◆ **Отрывок**
Революция застала дедушку Алексея Николаевича не в Петербурге, а на даче, в Судаке, в Крыму. Там и умерла Татьяна Петровна. Проживание на даче было в годы революции несомненным свидетельством принадлежности к классу буржуазии, а таковая принадлежность безусловно заслуживала смертной казни. Дачников группами водили расстреливать на гору Сокол или просто на пляж. Ожидая той же судьбы, Дьяконовы покорно выполняли все, что требовали новые власти, вместе со всеми послушно ходили на доклады о международном положении и гидре контрреволюции; однажды докладчик оказался… сумасшедшим. Он вышел на трибуну и воскликнул:

– Пролетарии всех стран, соединяйтесь! И затем, помолчав:

– Перелетайте и соединяйтесь. Соединяйтесь и перелетайте. И еще помолчав:

– Соединяйтесь и перелетайте. Перелетайте и соединяйтесь.

Дачники замерли в ужасе, не смея ни смеяться, ни молчать. На их счастье четыре мощных матросских руки выволокли докладчика за сцену.

Когда печальный поток дачников на гору Сокол уж очень усилился, дедушке и его семье удалось скрыться в деревне.

Дело было так. Дедушка Алексей Николаевич, в меховой шапке на седеющем «бобрике», в золотых очках и с кошелкой в руке, пошел на базар города Судака – что-то выменивать. К нему подошел неизвестный и сказал:

– Алексей Николаевич, вы ли это?

Оказалось, это был швейцар Феодосийского Государственного банка. В свое время дедушка был его живым идолом; он старался во всем подражать ему – и в походке, и в прическе, и даже завел себе золотые очки, хотя, по слухам, зрение имел нормальное.

– Вот живем, продаем кое-что помаленьку.

– Вы же здесь погибнете!

И швейцар в тот же день забрал дедушку, Ольгу Пантелеймоновну и тетю Веру в лесной хутор где-то за Старым Крымом – леса там были непроходимые и двадцать лет спустя, когда я там бывал.

◆ **Выборка данных**
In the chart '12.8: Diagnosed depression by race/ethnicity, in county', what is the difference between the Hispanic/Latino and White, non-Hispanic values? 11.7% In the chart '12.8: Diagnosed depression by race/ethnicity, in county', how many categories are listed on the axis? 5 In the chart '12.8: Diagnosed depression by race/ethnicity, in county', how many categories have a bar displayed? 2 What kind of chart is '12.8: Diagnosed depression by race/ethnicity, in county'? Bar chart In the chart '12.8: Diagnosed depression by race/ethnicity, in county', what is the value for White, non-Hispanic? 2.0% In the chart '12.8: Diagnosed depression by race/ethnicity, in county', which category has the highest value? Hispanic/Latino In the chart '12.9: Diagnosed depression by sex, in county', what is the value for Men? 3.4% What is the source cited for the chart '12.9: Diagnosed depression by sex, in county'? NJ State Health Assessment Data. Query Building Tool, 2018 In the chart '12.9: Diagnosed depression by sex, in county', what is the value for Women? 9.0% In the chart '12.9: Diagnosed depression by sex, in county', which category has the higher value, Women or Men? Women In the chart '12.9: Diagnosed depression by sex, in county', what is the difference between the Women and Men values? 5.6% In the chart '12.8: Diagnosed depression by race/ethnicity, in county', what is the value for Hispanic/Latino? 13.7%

◆ **Задание**
Кем, согласно отрывку, оказался незнакомец, подошедший к Алексею Николаевичу на базаре в Судаке? Перечень представляет собой самостоятельный материал, не связанный с отрывком.

◆ **Решение задания**
Швейцаром Феодосийского Государственного банка.